From the battle prep that involves our reluctant protagonist bringing his era's technology to a primitive civilization; to the smirking sexism that would be inexcusable if it weren't so flamboyantly uncool; to the fact that Bruce Campbell appears in the fucking movie--it's no wonder Raimi wanted to jump aboard this thing.

Granted, there are a few differences between Oz and Army, most notably a couple of really strong female leads. Surprisingly, Kunis is not one of them. In fact, the moment she (Seriously, turn back if you haven't seen this movie) transforms into the Wicked Witch of the West, this typically solid actress becomes a more annoying cartoon than the one she voices on Family Guy. Everything about her, from makeup to motive to a performance straight out of Batman & Robin's deleted scenes is a Razzie-worthy embarrassment. Rachel Weisz, who plays Theodora's evil sister, Evanora, fares a bit better--mostly because she takes a back seat to the villainy half-way through the picture.

No, the leads I'm referring to are Williams and King (who also play residents of Oz: Glinda The Good Witch and China Girl, respectively).

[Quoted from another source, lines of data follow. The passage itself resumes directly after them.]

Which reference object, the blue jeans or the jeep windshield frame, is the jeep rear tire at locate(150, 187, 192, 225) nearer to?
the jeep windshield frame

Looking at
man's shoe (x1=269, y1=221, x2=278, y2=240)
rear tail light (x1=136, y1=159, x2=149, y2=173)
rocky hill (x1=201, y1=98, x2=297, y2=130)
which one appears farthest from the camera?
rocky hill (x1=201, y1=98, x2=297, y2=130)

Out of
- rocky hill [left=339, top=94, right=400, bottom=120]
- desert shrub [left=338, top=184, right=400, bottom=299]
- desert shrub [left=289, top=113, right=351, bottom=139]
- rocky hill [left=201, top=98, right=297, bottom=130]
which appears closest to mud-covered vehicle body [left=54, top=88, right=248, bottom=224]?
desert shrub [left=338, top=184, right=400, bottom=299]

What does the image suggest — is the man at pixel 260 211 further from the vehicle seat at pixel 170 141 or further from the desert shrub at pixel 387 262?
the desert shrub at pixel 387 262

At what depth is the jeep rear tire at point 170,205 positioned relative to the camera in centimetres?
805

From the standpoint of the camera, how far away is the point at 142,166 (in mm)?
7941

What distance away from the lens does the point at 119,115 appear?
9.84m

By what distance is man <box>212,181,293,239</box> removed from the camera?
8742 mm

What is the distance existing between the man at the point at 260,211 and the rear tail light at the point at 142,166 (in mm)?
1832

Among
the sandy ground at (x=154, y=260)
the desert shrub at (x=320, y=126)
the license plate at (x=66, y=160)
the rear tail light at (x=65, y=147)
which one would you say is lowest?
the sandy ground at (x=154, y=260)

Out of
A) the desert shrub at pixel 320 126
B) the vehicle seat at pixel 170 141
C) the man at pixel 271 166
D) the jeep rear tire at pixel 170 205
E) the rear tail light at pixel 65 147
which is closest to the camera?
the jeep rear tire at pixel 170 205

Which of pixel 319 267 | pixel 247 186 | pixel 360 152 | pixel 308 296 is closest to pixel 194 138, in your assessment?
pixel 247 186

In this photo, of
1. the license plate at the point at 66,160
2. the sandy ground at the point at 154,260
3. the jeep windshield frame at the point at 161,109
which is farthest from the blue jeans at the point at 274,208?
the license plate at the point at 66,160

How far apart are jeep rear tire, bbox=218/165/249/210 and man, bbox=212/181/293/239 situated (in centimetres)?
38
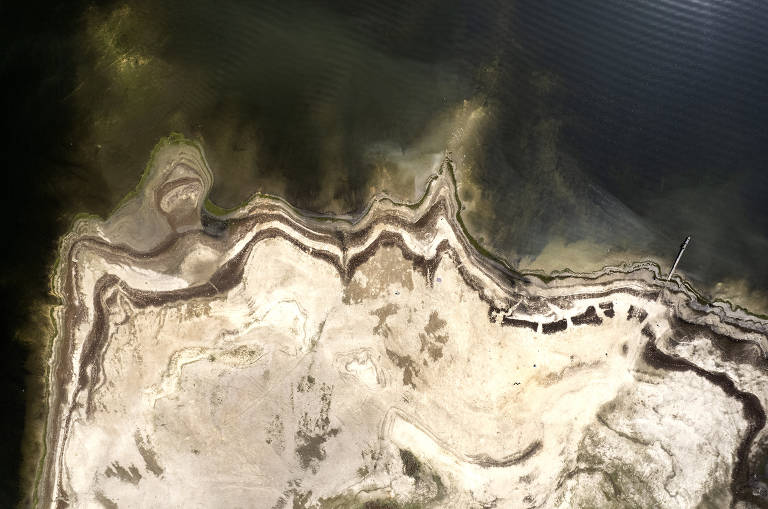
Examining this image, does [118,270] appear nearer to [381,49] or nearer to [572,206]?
[381,49]

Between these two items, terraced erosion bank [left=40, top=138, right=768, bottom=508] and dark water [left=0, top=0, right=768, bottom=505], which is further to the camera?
dark water [left=0, top=0, right=768, bottom=505]

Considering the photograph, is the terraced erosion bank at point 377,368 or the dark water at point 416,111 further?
the dark water at point 416,111

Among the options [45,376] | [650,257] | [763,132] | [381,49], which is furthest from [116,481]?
[763,132]

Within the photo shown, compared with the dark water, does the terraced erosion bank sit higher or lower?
lower

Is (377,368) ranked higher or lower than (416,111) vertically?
lower

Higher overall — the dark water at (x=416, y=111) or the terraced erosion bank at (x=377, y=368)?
the dark water at (x=416, y=111)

Their main role is to help Oz become less of a douchebag by giving him something to care about other than himself. Williams balances the goody-two-shoes optimism of "classic" Glinda with a determination that keeps her from being a doormat. And King's vocal performance as a broken China Doll who sees Oz as a father figure gives the film its bright, beating, emotional center. Kudos, too, to the CGI masters who made this completely digital character into as tangible a cast member as her flesh-and-blood co-stars.

Earlier, I mentioned that the Disney brand was all over this movie, and that it's a problem. While I'm glad the studio put up the budget to make Oz look and feel like the transportive wonderland it deserves to be (unlike the gaudy, chaotic garbage that was its previous such effort, Alice in Wonderland), it's easy to see the influence of studio executives who prefer length and neat visuals to great storytelling (you know, the hallmark that makes films like Fleming's Oz a classic). The sassy talking monkey (also voiced by Braff); the multiple, drawn-out action scenes that stop the story dead as surely as the musical numbers in latter-season episodes of Glee; and unimaginative 3D effects that define what most audiences can't stand about 3D effects--these all contribute to an uneven flow that keeps this Oz from being wholly enjoyable.

And that's a shame. Strip out the flat jokes and allegedly crowd-pleasing spectacle (not all of the spectacle, just the stuff that makes it reeeally difficult to not check the time), and you're left with an unexpectedly cool, unexpectedly adult version of Oz. This is just the kind of film that could use a solid, polished-edges sequel--which it kind of already has. But not really.

Note: I've read complaints about the overt sexism of Franco's character in the film, and the fact that he's still kind of lecherous at the end. Honestly, what's wrong with that? Remember, Oz came of age in a time and place when women couldn't vote and were seen as little more than baby-making machines. Plus, he's a carnival magician and not a Harvard Gender Studies professor. Short of a magical spell, it takes time and experience for a cretin to stop being a cretin, and a step in the right direction is better than ten steps in the wrong one.

*In today's marketplace, flak doesn't necessarily translate into poor ticket sales: this film is a worldwide monster. And for as much as Disney need to distance themselves from the WB version, they're counting on brand recognition to put asses in seats--seats which cost two to three times the average to sit in, thanks to 3D and IMAX 3D presentations.